Are your sets ALWAYS such that a zero is always alone? So when it hits zero, it never stays there?
If this is true, then just count the number of zeros. If a zero as the very first or last element does not count, then subtract 1 if the first element is a zero. Subtract 1 if the last element is a zero.
It seems trivial. If there are cases where the variable stays at zero, then just subtract 1 from the count whenever a zero is followed by another zero.
Again, all of this is trivial. As far as being in a table, just extract that variable from the table. Tables are not the only variable type in MATLAB, and tables often make your work far more difficult. So for the computation, just extract that variable as a vector. LEARN TO USE MATLAB. If all you ever do is use tables, you are just using MATLAB as a pseudo-spreadsheet. For example:
V = randi([0,3],[1,20])
V = 1x20
0 2 1 3 0 2 0 1 0 0 0 3 0 3 3 0 3 1 0 1
Zcount = sum(V == 0) % how many zeros?
Zcount = 9
Zcount = Zcount - (V(1) == 0) - (V(end) == 0) % Discard a zero at an end
Zcount = 8
Next, we need to discard multiple consecutive zeros in that count, But I assume that a sequence like [1 0 0 1] still counts as one event when it hit zero. How can we do that? Just search for any pairs of consecutive zeros.
Zcount = Zcount - numel(strfind(V,[0 0]))
Zcount = 6
So if we had a string like [1 0 0 0 1], we would find TWO consecutive pairs of zeros, but still one event. In fact, in the random string you see above, there was an initial zero. I discarded that from the count. Then there was a tripleton zero, so I cut the count by 2. In the end, there were exactly 6 events of the class you want to see.

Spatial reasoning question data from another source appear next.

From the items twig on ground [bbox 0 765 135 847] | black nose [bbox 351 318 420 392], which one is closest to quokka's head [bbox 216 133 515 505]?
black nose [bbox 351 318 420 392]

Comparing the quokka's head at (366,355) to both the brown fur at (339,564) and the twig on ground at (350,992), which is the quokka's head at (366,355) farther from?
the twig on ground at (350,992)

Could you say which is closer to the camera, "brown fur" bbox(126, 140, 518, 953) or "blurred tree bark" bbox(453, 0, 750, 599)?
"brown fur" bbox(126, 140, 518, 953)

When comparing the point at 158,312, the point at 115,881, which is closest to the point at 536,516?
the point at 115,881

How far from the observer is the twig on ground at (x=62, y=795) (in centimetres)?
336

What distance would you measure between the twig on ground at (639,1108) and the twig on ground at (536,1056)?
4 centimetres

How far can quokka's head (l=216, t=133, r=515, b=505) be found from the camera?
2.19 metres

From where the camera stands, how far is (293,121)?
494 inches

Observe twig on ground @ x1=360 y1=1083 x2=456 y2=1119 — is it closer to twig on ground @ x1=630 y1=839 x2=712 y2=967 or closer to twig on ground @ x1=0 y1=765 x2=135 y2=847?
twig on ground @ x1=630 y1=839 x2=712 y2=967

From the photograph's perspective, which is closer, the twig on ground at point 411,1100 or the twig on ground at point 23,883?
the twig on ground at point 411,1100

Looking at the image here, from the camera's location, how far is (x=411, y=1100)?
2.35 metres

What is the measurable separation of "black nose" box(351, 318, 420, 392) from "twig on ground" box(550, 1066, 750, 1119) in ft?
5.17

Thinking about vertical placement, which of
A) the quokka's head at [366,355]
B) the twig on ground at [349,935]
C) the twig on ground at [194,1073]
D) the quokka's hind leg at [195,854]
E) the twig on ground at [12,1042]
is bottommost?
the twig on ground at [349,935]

I think this is what you want to see, but you should understand from my explanations if some of those tests are not what you wanted.
When you don't know how to solve a problem, start by finding something that might get you close to a solution. Can you then modify that? Make it better? Get you closer to a solution. Many problems in MATLAB can be resolved this way.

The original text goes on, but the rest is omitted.